§ Written instruction A:
Translate this sentence from the announcement about the surveillance panel into Spanish: "Food and refreshments will be served."
§ Written instruction B:
Carry on the announcement about the workplace surveillance panel from its final sentence.

March 25 @ 2:00 pm - 3:30 pm

We are pleased to announce the next installment of the QUFA Political Action and Communications Committee (PACC) panel series entitled: Surveillance @ Work: Forms, Dimensions, and Resistance. The event will be held on March 25 at 2:00pm. This is a hybrid event, but we invite QUFA members especially to attend in person at the University Club on campus. Food and refreshments will be served. Please RSVP by March 23rd to Elizabeth Polnicky at ep43@queensu.ca if you will be attending in person or to receive the Zoom link.

In a moment marked by the authoritarian appropriation of technology, expanding austerity, and intensifying political repression, surveillance practices and extractive logics are converging in unprecedented ways. This panel examines how Big Data, AI, and digital monitoring systems are undermining privacy and academic freedom as well as transforming labour relations — extracting value from workers while deepening precarity within and across sectors.

From algorithmic oversight in universities to performance scoring, the integration of AI in teaching and administrative tasks, and data-driven management on global platforms, digital systems increasingly structure how work is measured, evaluated, and controlled. These processes not only intensify labour and, in some cases, replace human work, but also erode privacy, academic freedom, and professional autonomy. At the same time, the extractive practices of global tech corporations deepen vulnerabilities for workers across geographical and institutional contexts.

§ Dataset content:
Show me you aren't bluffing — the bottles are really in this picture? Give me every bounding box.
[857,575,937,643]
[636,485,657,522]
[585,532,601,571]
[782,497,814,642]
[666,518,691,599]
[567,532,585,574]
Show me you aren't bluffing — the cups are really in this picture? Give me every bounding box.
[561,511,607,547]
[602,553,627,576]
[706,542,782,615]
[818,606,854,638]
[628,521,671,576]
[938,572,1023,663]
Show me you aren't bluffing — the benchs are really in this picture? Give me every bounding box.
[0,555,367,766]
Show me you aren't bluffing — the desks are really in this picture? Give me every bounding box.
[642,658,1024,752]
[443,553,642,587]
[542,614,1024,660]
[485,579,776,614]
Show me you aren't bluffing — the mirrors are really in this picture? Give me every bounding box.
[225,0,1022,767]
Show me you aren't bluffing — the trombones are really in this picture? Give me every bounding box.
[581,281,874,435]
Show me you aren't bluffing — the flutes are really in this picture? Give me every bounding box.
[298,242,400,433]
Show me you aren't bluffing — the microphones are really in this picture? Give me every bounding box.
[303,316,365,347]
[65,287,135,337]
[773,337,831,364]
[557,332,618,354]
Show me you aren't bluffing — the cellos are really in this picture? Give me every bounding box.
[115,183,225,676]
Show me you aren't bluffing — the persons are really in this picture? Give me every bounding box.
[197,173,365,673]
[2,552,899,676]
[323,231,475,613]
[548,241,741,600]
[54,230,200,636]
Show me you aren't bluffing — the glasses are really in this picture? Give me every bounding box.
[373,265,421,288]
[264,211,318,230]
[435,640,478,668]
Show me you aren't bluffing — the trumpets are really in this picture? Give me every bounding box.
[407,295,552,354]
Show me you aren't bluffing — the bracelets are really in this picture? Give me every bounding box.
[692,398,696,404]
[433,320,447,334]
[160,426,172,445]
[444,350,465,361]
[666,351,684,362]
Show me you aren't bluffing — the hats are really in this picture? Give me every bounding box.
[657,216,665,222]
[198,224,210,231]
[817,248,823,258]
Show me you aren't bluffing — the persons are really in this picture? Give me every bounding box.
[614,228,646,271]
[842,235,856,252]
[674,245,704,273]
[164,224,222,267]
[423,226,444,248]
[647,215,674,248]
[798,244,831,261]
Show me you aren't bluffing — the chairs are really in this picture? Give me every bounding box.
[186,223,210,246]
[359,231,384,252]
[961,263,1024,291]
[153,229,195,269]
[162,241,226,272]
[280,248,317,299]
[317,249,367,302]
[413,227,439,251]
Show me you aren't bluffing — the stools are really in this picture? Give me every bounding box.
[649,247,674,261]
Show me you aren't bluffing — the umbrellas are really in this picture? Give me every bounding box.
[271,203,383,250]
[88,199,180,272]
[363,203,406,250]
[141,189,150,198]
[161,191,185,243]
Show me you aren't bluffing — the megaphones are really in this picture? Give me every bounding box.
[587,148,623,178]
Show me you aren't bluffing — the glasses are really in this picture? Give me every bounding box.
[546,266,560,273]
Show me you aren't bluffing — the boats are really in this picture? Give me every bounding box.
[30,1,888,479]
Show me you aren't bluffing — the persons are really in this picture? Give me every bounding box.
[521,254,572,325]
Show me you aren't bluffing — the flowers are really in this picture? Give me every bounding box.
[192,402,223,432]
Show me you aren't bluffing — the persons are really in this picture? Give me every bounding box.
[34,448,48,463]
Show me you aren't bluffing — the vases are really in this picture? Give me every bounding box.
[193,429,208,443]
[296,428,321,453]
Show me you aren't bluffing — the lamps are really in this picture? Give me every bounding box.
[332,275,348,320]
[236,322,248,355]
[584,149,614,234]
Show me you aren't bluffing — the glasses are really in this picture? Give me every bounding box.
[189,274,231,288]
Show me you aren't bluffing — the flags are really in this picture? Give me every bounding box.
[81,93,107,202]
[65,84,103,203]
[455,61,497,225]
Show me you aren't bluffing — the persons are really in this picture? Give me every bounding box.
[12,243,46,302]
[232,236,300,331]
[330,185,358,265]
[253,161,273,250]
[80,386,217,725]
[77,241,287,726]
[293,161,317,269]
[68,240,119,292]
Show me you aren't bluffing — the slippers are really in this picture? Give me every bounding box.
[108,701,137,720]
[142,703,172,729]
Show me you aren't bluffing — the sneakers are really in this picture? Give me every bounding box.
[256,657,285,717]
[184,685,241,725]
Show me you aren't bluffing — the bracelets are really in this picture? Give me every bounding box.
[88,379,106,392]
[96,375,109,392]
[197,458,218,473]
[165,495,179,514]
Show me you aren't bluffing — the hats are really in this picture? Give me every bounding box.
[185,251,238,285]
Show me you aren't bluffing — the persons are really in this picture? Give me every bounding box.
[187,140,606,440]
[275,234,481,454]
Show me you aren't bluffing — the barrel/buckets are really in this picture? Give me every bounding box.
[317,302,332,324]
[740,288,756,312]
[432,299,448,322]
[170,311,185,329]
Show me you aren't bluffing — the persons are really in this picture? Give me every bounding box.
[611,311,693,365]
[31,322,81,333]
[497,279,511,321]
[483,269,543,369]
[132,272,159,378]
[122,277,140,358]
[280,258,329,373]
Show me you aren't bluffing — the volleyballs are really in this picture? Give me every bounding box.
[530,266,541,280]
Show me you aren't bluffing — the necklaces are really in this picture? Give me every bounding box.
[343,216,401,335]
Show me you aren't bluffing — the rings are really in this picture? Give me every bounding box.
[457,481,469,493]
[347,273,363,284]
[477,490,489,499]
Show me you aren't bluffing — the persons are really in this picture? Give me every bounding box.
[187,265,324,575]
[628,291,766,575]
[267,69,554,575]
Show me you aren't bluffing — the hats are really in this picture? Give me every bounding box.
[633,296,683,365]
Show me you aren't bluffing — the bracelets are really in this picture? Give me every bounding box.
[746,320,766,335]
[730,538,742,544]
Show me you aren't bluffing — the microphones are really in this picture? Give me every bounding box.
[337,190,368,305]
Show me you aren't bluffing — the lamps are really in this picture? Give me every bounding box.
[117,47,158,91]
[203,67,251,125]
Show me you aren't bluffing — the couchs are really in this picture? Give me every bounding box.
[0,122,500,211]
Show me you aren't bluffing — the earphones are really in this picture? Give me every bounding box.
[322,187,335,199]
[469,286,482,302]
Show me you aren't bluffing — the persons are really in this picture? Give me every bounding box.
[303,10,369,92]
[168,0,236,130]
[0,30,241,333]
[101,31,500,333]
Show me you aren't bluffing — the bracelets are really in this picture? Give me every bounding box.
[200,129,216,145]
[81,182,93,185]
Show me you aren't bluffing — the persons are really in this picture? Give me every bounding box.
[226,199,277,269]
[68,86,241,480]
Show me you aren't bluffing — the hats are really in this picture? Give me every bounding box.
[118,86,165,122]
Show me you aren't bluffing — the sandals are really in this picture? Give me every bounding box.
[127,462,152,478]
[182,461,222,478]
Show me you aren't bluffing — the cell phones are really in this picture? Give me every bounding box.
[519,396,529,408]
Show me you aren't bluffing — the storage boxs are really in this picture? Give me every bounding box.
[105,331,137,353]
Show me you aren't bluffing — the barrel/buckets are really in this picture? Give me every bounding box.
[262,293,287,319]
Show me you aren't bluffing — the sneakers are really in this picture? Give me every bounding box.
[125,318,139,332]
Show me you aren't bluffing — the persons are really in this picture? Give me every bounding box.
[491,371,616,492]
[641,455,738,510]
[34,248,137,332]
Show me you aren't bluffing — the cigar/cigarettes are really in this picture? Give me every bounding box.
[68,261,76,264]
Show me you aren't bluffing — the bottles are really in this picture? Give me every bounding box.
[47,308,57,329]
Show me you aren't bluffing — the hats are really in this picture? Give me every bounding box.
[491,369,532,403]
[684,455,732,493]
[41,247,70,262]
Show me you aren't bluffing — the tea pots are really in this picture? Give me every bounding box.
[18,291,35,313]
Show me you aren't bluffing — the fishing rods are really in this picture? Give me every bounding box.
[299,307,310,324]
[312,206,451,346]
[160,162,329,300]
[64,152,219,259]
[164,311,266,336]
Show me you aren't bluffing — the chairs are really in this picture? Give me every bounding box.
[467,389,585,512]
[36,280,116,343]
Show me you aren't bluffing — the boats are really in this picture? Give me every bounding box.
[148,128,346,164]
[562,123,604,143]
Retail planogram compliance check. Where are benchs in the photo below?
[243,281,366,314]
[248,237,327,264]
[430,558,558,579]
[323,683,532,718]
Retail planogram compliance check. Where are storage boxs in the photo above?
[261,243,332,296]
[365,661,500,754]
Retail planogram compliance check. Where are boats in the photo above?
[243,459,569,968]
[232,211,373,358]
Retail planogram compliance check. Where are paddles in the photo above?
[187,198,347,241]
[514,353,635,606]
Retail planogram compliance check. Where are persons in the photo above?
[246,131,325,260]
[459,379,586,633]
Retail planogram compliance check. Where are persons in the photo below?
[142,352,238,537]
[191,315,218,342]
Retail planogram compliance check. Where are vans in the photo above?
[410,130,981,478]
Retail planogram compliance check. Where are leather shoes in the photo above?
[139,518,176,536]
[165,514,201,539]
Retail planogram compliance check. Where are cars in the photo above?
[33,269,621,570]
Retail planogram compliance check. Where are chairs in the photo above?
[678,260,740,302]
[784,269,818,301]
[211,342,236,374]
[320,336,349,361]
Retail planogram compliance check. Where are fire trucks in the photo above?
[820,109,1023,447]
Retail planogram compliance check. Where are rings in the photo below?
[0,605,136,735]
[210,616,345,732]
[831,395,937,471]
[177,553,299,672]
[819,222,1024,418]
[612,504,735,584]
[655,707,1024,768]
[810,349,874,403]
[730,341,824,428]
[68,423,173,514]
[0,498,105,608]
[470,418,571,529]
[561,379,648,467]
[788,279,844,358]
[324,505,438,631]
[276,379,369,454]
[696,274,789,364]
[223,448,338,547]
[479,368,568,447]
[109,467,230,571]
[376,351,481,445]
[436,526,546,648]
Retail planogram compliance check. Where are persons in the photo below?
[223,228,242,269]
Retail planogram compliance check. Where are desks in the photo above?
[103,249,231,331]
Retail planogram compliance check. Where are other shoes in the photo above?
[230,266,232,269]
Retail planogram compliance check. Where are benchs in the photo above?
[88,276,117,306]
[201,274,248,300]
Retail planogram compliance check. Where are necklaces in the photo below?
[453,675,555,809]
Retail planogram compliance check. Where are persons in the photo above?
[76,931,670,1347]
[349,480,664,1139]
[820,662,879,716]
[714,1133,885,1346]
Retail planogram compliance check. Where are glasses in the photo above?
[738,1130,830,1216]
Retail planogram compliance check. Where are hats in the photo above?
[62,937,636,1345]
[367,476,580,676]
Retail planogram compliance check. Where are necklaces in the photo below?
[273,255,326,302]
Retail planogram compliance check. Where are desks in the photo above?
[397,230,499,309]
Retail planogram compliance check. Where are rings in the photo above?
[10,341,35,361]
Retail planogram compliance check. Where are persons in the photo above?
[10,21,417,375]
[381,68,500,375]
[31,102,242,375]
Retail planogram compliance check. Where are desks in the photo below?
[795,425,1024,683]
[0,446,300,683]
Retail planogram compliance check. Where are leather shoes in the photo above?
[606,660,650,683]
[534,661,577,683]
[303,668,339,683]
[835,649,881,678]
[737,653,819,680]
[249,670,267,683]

§ Written response A:
Se servirán comida y refrigerios.

§ Written response B:
In this panel, we will examine how these dynamics operate and function. We will further explore possible forms of resistance. The discussion will consider legal dimensions, the integration of digital labour rights and anti-surveillance demands into collective agreements, and strategies for organizing within and beyond academic institutions. We will also explore forms of transnational worker solidarity against data extraction and algorithmic control, and for equity-informed governance of workplace technologies within and across sectors.

The panel is structured around the following questions:

  • How does digital monitoring and algorithmic management in universities connect to broader platform-based and global labour regimes?
  • In what ways do extractive data practices bind together precarity, surveillance, and the erosion of privacy and academic freedom?
  • What legal, collective, and technological strategies can workers mobilize to resist surveillance, protect privacy, and defend academic autonomy and labour integrity within as well as beyond academia?

Discussants:

  • Rebeca Chen, PSAC 901, Co-Lead Steward.
  • Hannah Johnston (TBC), Assistant Professor, School of Human Resources Management, York University, Toronto.
  • Carolyn Lamb, Continuing Adjunct Professor, School of Computing, Queen’s University.
  • Adam Molnar, Associate Professor, Department of Sociology and Legal Studies, University of Waterloo.
  • Vera Khovanskaya, Assistant Professor, Faculty of Information, University of Toronto.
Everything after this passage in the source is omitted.